+++ Quoted passage +++

Twenty years after living there as a child, Alexis Keir returns to the Caribbean island of Saint Vincent. He is keen to uncover lost memories and rediscover old connections. But he also carries with him the childhood scars of being separated from his parents and put into uncaring hands.

Inspired by the embrace of his relatives in the Caribbean, Alexis begins to unravel the stories of others who left Saint Vincent, searching through diary pages and newspaper articles, shipping and hospital records and faded photographs. He uncovers tales of exploitation, endeavour and bravery of those who had to find a home far away from where they were born.A child born with vitiligo, torn from his mother’s arms to be exhibited as a showground attraction in England; a woman who, in the century before the Windrush generation, became one of the earliest Black nurses to be recorded as working in a London hospital; a young boy who became a footman in a Yorkshire stately home. And Alexis’s mother, a student nurse who arrives in 1960s London, ready to start a new life in a cold, grey country – and the man from her island whom she falls in love with.

THE HUMAN ORIGINS OF BEATRICE PORTER AND OTHER ESSENTIAL GHOSTS

Sisters Zora and Sasha Porter are drifting apart. Bearing witness to their father’s violence and their mother’s worsening illness, an unsettled Zora escapes into her journal, dreaming of being a writer, while Sasha discovers sex and chest binding, spending more time with her new girlfriend than at home.
But the sisters, like their parents, must come together to answer to something more ancient and powerful than they know—and reckon with a family secret buried in the past. A tale told from the perspective of a mischievous narrator, featuring the Rolling Calf who haunts butchers, Mama Dglo who lives in the ocean, a vain tiger, and an outsmarted snake, The Human Origins of Beatrice Porter and Other Essential Ghosts is set in a world as alive and unpredictable as Helen Oyeyemi’s.

THE GOD OF GOOD LOOKS

Disgraced model-writer Bianca Bridge can’t stand hotshot makeup maven Obadiah Cortland. And he lets her know the feeling is mutual. But when working together is their last resort, they must navigate scandal, revenge, and unexpected affection to unlock the beauty that’s found in redemption.

Getting a second chance is a beautiful thing…Bianca Bridge is like an eyeshadow palette. She’s a vibrant kaleidoscope of big personality and even bigger dreams, with a tendency towards messiness and fallout. Case in point: losing her job and ruining her reputation by having an affair with a married government official.

Her fiercely confident and tyrannical new boss Obadiah Cortland—a legend in Trinidad’s beauty scene—is like a statement red lipstick. Dubbed the God of Good Looks, Obadiah has perfected his hotshot façade through years of slipping through the island’s rigid class barriers. He knows as well as Bianca that the tiniest smudge can ruin your image.

+++ Data excerpts +++

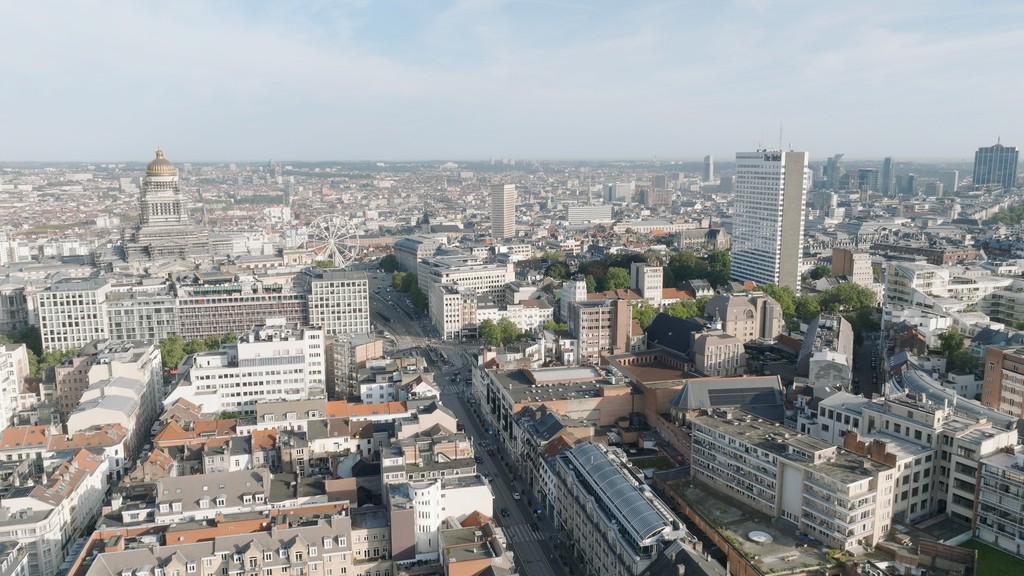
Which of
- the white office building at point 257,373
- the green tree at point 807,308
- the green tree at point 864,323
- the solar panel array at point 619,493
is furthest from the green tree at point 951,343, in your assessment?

+++

• **Assigned task A**: From the book descriptions, list every figure that the tale with the mischievous narrator is said to feature.
• **Assigned task B**: Reproduce the book descriptions word for word, taking everything from "Sisters Zora and" down to "as Helen Oyeyemi’s.".

• **Exercise response A**:
- the Rolling Calf who haunts butchers
- Mama Dglo who lives in the ocean
- a vain tiger
- an outsmarted snake

• **Exercise response B**:
Sisters Zora and Sasha Porter are drifting apart. Bearing witness to their father’s violence and their mother’s worsening illness, an unsettled Zora escapes into her journal, dreaming of being a writer, while Sasha discovers sex and chest binding, spending more time with her new girlfriend than at home.
But the sisters, like their parents, must come together to answer to something more ancient and powerful than they know—and reckon with a family secret buried in the past. A tale told from the perspective of a mischievous narrator, featuring the Rolling Calf who haunts butchers, Mama Dglo who lives in the ocean, a vain tiger, and an outsmarted snake, The Human Origins of Beatrice Porter and Other Essential Ghosts is set in a world as alive and unpredictable as Helen Oyeyemi’s.